Items from a dataset:
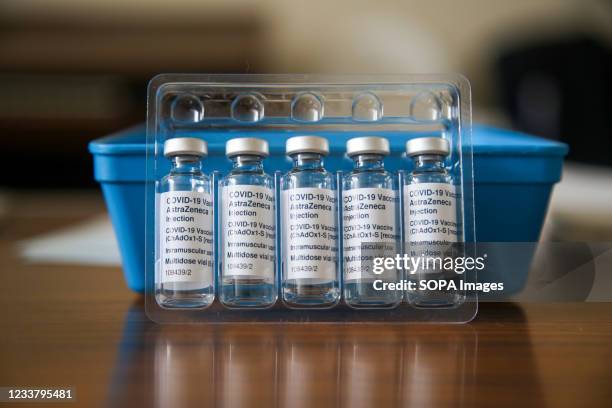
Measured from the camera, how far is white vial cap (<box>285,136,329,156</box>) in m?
0.53

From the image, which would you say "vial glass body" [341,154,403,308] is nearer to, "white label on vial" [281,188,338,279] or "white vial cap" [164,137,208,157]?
"white label on vial" [281,188,338,279]

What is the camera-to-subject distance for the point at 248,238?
1.64ft

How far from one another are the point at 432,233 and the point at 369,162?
9 cm

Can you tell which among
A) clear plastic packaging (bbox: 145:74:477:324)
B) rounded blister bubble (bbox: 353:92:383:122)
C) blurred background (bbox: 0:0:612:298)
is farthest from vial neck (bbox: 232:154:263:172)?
blurred background (bbox: 0:0:612:298)

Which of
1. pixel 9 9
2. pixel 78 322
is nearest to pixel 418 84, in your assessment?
pixel 78 322

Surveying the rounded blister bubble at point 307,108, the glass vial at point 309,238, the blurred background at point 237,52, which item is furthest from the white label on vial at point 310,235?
the blurred background at point 237,52

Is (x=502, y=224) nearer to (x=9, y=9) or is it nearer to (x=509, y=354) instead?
(x=509, y=354)

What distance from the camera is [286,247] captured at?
513mm

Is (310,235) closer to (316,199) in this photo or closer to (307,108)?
(316,199)

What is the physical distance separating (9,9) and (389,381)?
7.19 ft

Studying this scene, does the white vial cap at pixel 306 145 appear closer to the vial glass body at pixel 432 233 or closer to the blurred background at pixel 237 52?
the vial glass body at pixel 432 233

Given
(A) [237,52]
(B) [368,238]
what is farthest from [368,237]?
(A) [237,52]

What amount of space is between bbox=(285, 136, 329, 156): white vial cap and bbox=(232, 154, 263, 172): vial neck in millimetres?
30

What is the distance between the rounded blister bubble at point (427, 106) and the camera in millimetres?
580
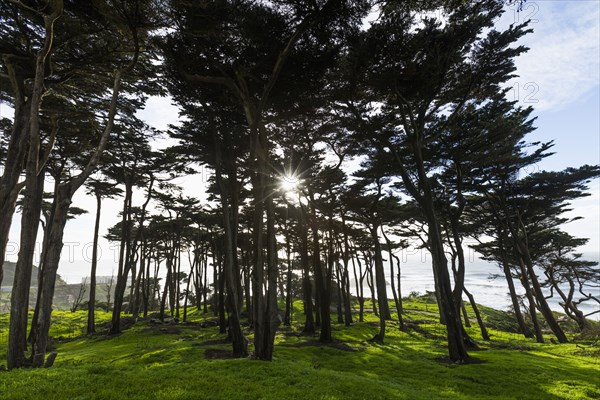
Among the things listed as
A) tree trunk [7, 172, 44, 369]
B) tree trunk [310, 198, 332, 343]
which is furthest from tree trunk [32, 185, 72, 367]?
tree trunk [310, 198, 332, 343]

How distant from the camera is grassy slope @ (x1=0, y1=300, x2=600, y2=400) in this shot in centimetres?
592

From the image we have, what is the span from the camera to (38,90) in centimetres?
916

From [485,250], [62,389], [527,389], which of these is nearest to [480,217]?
[485,250]

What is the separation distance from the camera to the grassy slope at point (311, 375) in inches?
233

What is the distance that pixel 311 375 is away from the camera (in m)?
7.89

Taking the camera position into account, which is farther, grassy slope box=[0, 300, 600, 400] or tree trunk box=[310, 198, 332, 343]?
tree trunk box=[310, 198, 332, 343]

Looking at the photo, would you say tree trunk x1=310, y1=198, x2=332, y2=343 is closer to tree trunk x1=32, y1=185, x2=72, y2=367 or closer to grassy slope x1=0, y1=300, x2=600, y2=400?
grassy slope x1=0, y1=300, x2=600, y2=400

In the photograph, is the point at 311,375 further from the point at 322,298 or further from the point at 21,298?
the point at 322,298

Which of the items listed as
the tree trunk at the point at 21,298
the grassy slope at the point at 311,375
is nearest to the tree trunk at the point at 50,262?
the tree trunk at the point at 21,298

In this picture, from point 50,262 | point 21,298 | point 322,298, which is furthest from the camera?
point 322,298

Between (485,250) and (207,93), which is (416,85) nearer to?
(207,93)

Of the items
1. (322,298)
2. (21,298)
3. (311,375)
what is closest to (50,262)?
(21,298)

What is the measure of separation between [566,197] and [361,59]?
59.3 ft

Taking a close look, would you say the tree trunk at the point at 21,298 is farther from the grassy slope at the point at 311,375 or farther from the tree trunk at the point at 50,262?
the grassy slope at the point at 311,375
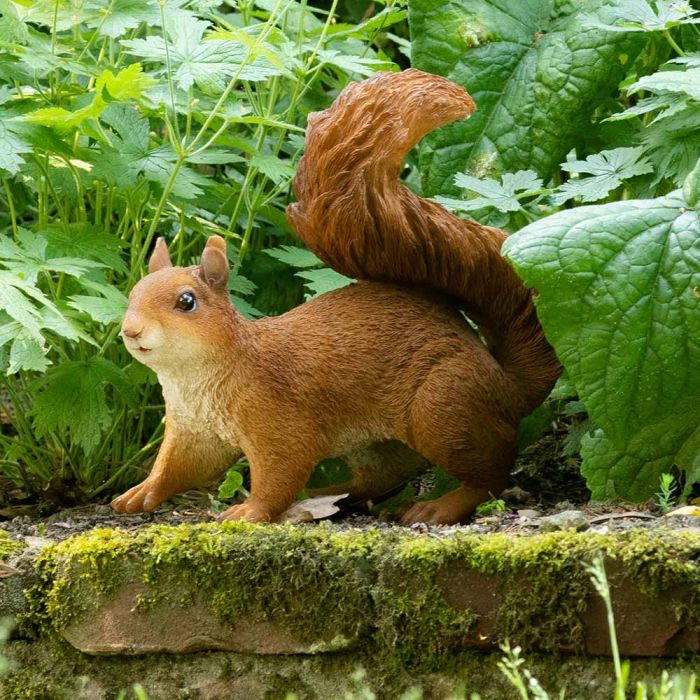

AIM OF THE EXERCISE: Show every line of the entries above that contains the word "furthest", copying each line in full.

FULL OUTPUT:
Surveying the rounded blister bubble at point 307,108, the glass vial at point 309,238, the blurred background at point 237,52, which item is furthest from the white label on vial at point 310,235?
which is furthest from tree trunk [32, 185, 72, 367]?
In this picture, from point 50,262 | point 21,298 | point 322,298, which is furthest from the camera?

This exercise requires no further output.